What do I sing? She asks him.
I don’t know. I don’t understand the words.

Snatches of song like you’re underwater.
Sometimes it sounds like you’re laughing.

L. Stacks

Photo: weheartit

Monday, April 5, 2010

Poetry Blitz, Three.


This is the third installation of book ends'
National Poetry Month poetry blitz! Read about it here.


Found

My wife waits for a caterpillar
to crawl onto her palm so she
can carry it out of the street
and into the green subdivision
of a tree.

Yesterday she coaxed a spider
into a juicier corner. The day
before she hazed a snail
in a half circle so he wouldn't
have to crawl all the way
around the world and be 2,000
years late for dinner.

I want her to hurry up and pay
attention to me or go where I
want to go until I remember
the night she found me wet
and limping, felt for a collar
and tags, then put me in
the truck where it was warm.

Without her, I wouldn't
be standing here in these
snazzy alligator shoes.

Photo: weheartit

Friday, April 2, 2010

Poetry Blitz, Two.


This post is the second installation of book ends'
National Poetry Month poetry blitz! Read about it here.


Three Weddings in October
[From Whatever Shines (White Pine Press, 2001)]
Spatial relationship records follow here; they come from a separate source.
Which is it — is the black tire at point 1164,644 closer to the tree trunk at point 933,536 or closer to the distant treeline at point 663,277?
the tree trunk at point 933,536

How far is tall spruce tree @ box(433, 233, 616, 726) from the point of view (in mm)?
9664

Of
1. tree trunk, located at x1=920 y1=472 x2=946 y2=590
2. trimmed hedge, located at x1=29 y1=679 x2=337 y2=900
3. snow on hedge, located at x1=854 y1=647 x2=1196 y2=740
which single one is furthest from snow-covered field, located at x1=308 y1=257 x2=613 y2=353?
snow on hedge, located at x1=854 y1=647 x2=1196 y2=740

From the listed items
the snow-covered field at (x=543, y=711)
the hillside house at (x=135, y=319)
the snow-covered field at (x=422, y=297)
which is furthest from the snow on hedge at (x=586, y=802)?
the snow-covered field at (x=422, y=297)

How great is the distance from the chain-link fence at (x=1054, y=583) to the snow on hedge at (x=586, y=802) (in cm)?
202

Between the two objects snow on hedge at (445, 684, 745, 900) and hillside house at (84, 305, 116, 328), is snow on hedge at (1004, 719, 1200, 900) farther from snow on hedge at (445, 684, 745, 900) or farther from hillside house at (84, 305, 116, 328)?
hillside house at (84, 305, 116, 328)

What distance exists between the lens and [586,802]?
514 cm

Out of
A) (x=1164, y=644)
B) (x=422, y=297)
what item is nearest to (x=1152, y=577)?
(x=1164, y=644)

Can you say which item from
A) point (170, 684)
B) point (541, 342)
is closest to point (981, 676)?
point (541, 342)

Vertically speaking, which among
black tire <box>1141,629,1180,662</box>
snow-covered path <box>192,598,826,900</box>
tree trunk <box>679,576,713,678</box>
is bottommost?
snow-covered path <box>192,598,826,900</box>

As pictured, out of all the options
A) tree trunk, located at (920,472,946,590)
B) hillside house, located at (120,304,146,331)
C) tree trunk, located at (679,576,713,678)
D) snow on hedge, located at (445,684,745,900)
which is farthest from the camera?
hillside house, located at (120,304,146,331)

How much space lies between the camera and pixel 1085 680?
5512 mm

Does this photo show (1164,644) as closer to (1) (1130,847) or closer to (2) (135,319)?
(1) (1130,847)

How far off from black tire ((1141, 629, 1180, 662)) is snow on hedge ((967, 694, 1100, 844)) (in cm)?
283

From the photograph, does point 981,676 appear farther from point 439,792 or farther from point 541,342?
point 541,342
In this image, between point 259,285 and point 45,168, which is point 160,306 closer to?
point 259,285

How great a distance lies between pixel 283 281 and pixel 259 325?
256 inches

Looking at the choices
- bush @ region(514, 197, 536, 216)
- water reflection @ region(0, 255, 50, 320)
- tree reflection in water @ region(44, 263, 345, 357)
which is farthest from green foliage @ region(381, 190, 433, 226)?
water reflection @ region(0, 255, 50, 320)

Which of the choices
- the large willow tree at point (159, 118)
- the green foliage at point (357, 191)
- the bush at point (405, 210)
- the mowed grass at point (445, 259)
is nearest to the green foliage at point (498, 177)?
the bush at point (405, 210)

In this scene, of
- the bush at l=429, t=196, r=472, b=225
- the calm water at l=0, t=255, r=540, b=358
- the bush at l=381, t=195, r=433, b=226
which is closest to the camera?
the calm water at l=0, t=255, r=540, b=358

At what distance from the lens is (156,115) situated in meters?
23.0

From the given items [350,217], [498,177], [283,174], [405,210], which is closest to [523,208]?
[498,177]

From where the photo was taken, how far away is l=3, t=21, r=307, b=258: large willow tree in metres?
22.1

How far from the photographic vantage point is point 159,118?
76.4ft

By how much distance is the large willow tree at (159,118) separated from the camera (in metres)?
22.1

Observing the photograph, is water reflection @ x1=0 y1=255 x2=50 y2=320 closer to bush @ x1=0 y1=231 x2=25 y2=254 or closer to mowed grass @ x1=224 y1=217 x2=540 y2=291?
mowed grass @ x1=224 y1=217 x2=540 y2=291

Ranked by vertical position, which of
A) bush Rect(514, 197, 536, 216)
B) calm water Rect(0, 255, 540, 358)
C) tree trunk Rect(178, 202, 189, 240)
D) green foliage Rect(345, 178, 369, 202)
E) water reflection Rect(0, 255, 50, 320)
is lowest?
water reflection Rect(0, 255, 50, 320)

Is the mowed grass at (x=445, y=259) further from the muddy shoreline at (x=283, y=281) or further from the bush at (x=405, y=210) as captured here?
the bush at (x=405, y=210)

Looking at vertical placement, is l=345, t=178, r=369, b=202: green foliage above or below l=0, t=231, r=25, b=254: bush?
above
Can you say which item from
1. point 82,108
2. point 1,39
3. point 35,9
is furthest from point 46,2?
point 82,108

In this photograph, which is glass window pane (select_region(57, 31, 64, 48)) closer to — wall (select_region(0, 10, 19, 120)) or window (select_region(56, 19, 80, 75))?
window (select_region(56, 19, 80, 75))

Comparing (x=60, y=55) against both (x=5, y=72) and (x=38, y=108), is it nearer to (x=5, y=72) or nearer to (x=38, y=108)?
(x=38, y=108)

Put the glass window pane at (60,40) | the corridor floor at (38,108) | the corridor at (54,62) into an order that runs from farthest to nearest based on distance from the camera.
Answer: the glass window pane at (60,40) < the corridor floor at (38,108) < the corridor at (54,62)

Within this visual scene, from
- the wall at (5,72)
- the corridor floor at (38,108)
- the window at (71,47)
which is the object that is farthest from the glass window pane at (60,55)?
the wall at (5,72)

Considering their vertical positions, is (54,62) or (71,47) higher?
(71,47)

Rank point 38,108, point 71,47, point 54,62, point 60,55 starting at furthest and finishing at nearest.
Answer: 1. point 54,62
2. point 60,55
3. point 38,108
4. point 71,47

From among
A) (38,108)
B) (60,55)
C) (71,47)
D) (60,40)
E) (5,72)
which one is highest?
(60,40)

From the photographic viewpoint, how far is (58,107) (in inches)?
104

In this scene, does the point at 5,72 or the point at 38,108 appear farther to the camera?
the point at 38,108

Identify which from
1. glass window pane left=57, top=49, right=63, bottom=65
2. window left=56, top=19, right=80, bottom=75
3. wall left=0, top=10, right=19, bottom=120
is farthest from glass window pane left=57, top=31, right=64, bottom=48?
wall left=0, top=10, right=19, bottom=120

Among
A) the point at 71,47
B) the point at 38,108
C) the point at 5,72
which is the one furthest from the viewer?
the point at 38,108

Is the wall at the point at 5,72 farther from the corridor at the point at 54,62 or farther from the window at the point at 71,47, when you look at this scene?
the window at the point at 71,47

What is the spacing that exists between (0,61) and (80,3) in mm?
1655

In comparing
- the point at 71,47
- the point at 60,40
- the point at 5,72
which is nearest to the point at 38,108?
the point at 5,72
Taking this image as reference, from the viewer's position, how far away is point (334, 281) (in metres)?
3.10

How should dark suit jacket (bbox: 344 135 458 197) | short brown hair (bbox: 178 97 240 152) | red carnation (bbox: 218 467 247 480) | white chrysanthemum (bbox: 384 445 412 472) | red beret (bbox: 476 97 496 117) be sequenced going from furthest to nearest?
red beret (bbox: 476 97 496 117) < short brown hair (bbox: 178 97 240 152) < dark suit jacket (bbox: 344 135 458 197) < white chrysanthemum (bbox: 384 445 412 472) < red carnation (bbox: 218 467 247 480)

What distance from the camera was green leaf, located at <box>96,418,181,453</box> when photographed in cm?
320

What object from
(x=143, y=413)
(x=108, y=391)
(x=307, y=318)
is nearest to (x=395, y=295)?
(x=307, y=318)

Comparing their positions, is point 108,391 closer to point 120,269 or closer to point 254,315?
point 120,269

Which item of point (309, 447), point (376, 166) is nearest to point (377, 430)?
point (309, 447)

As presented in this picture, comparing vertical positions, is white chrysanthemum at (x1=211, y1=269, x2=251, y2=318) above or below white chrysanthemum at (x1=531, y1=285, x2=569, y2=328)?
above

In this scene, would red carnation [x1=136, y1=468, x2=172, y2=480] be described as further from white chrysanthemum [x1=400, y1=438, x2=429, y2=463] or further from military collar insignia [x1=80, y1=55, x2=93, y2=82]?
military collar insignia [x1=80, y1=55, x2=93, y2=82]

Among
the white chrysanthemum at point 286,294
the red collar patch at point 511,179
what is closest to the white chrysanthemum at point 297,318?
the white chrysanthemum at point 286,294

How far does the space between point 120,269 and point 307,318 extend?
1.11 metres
How do you give up your names so easily,
like old coats, like bright shells?
Gone like Saturdays near Lake Michigan, heat
and jumping dogs, collapsing tents and pines.
Lost just this year: Wilkins, Winslow, Burris,
while deejay spins and calls, "Ladies and gents,
for their very first dance, Mr. and Mrs. ..."
And when the light hits your shiny cheeks,
when you gather your uncontrollable dress,
why should I blame you? The hall table
is piled with gifts; all we can do is raise
rented champagne flutes and wish you well.
But your satin and daisy bouquet stains
me; it bounces near me, it lands near my name.

L. Stacks

Photo: weheartit

Thursday, April 1, 2010

Poetry Blitz, One.


This post is the first installation of book ends'
National Poetry Month poetry blitz! Read about it here.
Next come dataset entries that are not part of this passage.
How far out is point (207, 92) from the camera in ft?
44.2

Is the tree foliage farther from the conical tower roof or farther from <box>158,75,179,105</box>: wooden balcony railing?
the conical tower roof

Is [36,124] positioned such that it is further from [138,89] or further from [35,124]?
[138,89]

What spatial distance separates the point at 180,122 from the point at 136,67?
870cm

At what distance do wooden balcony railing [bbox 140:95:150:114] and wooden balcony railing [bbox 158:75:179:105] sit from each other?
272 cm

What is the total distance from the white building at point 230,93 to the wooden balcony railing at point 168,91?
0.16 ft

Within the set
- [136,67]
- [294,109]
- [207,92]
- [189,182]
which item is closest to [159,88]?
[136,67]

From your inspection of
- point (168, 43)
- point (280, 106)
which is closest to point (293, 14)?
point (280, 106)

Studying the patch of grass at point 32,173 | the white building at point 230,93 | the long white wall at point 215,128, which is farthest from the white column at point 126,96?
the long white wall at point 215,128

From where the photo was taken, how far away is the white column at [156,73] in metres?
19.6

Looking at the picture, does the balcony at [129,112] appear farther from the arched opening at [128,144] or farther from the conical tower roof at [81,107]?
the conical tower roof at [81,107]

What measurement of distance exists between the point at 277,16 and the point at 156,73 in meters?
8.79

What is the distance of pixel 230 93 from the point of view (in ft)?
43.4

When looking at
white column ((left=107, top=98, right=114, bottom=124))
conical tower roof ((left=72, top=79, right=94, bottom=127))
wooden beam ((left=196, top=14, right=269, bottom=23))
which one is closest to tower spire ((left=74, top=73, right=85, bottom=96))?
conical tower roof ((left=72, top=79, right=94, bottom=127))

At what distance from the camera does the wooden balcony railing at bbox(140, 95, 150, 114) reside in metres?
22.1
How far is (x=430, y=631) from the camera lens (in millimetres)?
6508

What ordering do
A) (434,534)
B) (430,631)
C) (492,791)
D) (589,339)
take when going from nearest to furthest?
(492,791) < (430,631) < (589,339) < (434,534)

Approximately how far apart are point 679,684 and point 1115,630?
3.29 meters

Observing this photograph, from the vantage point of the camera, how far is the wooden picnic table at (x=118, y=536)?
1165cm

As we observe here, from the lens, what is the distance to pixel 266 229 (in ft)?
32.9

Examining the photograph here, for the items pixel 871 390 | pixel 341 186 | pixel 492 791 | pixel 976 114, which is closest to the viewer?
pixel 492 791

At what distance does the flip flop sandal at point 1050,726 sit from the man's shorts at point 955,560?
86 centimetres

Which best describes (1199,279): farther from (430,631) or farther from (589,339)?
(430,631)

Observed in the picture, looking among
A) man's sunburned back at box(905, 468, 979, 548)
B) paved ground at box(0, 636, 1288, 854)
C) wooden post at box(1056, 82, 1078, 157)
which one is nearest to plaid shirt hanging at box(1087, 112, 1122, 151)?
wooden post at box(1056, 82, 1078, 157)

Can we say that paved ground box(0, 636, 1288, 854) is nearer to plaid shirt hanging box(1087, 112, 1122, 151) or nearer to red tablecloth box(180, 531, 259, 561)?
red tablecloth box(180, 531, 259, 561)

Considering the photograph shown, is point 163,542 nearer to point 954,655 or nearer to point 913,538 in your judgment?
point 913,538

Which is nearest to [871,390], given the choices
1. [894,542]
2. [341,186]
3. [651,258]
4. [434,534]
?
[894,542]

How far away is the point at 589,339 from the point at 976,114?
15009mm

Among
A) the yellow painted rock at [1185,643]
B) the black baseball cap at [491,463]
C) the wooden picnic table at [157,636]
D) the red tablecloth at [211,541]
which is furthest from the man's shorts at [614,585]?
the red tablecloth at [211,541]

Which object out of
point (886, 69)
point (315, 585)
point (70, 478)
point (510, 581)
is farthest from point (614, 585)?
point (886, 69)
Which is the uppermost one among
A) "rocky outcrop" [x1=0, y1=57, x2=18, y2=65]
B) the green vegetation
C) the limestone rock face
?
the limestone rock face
The Poet with His Face in His Hands
[Appeared in The New Yorker, reprinted in Best American Poetry 2006]

You want to cry aloud for your
mistakes. But to tell the truth the world
doesn't need anymore of that sound.
So if you're going to do it and can't
stop yourself, if your pretty mouth can't
hold it in, at least go by yourself across
the forty fields and the forty dark inclines
of rocks and water to the place where
the falls are flinging out their white sheets
like crazy, and there is a cave behind all that
jubilation and water fun and you can
stand there, under it, and roar all you
want and nothing will be disturbed; you can
drip with despair all afternoon and still,
on a green branch, its wings just lightly touched
by the passing foil of the water, the thrush,
puffing out its spotted breast, will sing
of the perfect, stone-hard beauty of everything.

L. Stacks

Image: weheartit

National Poetry Month!



Again this year, I will celebrate National Poetry Month in Chicago. This means that as I walk down the sidewalks without my winter coat and breathe in the springlike air, I don't really see the effects of National Poetry Month. No one can be seen wearing berets, carrying bongos. I don't hear an overabundance of metaphors. To put it simply: I am disappointed.
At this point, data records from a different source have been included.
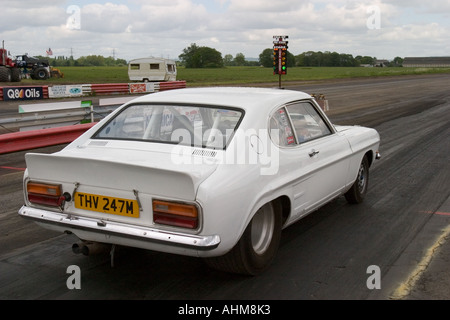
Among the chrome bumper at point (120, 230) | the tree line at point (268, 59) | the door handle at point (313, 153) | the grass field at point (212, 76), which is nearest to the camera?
the chrome bumper at point (120, 230)

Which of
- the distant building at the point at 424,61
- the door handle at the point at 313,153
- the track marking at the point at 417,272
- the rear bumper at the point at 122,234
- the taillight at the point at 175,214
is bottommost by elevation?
the track marking at the point at 417,272

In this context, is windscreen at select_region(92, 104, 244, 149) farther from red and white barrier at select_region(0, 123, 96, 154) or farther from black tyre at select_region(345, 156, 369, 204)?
red and white barrier at select_region(0, 123, 96, 154)

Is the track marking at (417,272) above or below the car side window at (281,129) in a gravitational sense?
below

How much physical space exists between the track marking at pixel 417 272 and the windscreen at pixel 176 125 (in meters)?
1.67

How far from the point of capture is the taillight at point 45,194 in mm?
3709

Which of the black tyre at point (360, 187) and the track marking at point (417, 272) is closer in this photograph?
the track marking at point (417, 272)

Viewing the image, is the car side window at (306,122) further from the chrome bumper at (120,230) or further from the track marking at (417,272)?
the chrome bumper at (120,230)

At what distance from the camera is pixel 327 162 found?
A: 4.82 metres

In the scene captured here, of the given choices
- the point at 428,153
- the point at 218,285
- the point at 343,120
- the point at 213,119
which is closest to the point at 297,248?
the point at 218,285

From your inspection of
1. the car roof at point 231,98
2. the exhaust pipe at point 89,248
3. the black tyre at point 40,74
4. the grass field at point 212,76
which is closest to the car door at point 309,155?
the car roof at point 231,98

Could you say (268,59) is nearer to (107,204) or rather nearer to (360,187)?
(360,187)

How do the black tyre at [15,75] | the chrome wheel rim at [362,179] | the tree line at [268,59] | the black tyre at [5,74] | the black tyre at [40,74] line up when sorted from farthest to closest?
the tree line at [268,59]
the black tyre at [40,74]
the black tyre at [15,75]
the black tyre at [5,74]
the chrome wheel rim at [362,179]
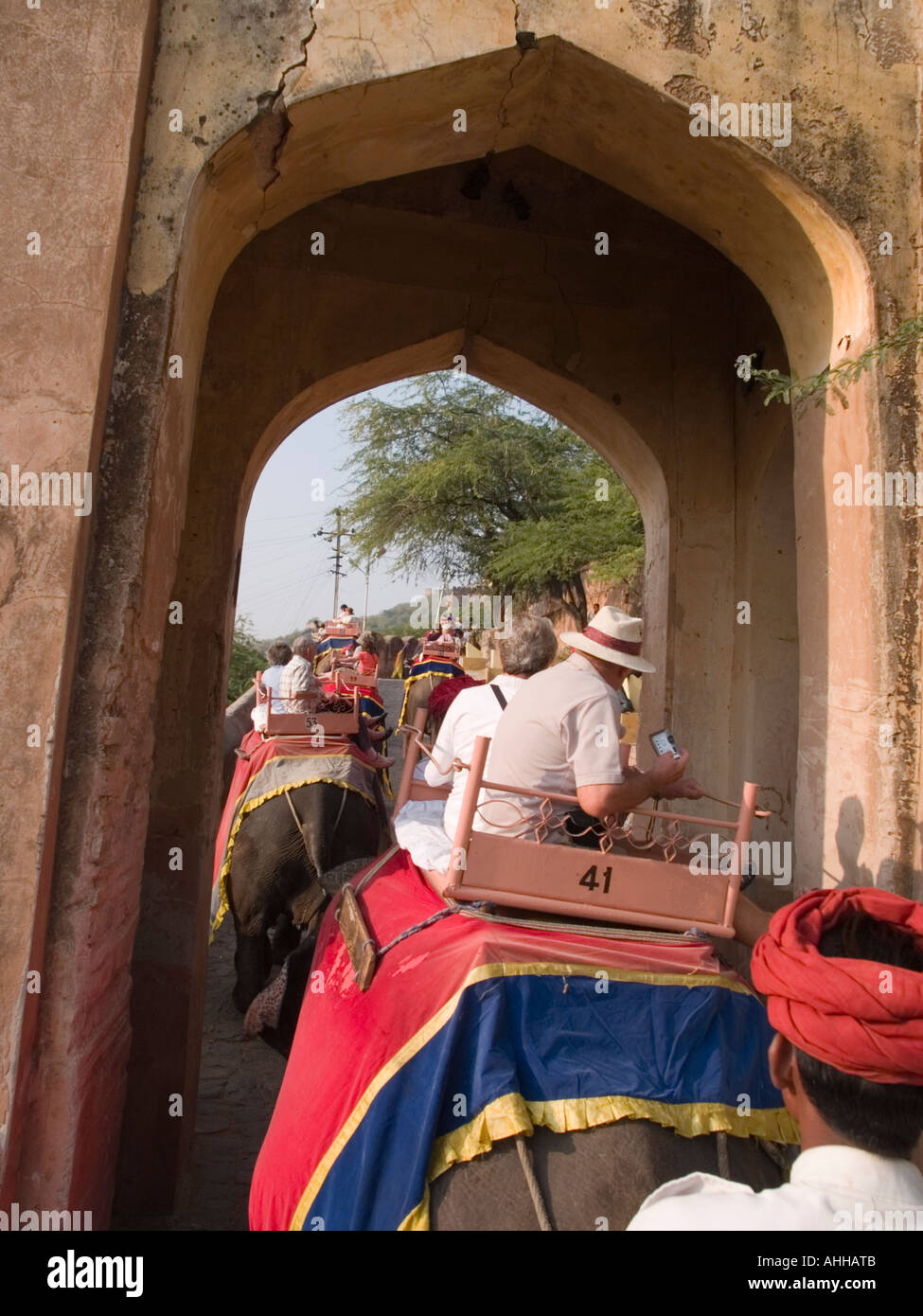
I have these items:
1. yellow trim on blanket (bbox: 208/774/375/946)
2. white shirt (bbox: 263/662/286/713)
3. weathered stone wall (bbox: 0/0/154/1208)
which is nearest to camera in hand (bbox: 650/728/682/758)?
weathered stone wall (bbox: 0/0/154/1208)

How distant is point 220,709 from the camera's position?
5.01 metres

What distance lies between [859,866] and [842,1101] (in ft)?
6.53

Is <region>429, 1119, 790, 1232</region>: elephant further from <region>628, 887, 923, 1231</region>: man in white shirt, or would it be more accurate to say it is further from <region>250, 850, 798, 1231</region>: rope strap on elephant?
<region>628, 887, 923, 1231</region>: man in white shirt

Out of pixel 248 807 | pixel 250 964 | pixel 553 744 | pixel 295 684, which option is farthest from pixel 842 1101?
pixel 295 684

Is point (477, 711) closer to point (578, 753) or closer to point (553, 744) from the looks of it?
point (553, 744)

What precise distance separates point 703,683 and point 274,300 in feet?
10.9

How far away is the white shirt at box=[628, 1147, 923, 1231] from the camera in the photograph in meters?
1.47

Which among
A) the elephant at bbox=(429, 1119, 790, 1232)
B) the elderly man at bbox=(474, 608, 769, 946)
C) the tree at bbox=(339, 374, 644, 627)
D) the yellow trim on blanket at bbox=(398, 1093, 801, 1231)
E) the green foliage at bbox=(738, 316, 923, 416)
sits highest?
the tree at bbox=(339, 374, 644, 627)

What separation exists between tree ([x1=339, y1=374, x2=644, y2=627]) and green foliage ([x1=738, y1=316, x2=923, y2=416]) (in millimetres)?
15875

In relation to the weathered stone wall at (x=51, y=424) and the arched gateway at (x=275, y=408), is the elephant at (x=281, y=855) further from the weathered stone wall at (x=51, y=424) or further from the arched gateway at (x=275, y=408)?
the weathered stone wall at (x=51, y=424)

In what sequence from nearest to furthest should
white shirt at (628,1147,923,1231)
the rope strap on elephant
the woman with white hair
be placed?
white shirt at (628,1147,923,1231) → the rope strap on elephant → the woman with white hair

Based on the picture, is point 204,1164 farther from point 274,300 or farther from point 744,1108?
point 274,300

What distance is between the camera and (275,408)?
5.31 metres

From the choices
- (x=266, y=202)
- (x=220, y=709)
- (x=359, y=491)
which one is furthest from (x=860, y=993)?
(x=359, y=491)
At Hope College, where I received my undergraduate degree, NPM is starts with a bang--or, a blitz. As a combined April Fool's Day/NPM event, students wake up on April 1st to find the campus sprinkled with poems: taped on doors, windows, sidewalk squares, or tied to trees and bikes. Little elves have been hard at work all night long to make sure that even non-English majors at Hope College can experience Billy Collins or Walt Whitman or even their fellow students' poetry. Janitors have contacted English professors, telling them that they sat around during their lunch breaks reading the print-outs, keeping them tucked next to their mops and buckets.

So, what will follow over the next month will be a (small) poetry blitz of my own. Enjoy, and I only wish you could have stumbled upon these treasures hanging from a tree or maybe in your mailbox.

L. Stacks

(Note: this post is a repeat of a post from a year ago, but in order to explain my intentions, I decided to repost it. Why try to say it again, when I already explained it best?)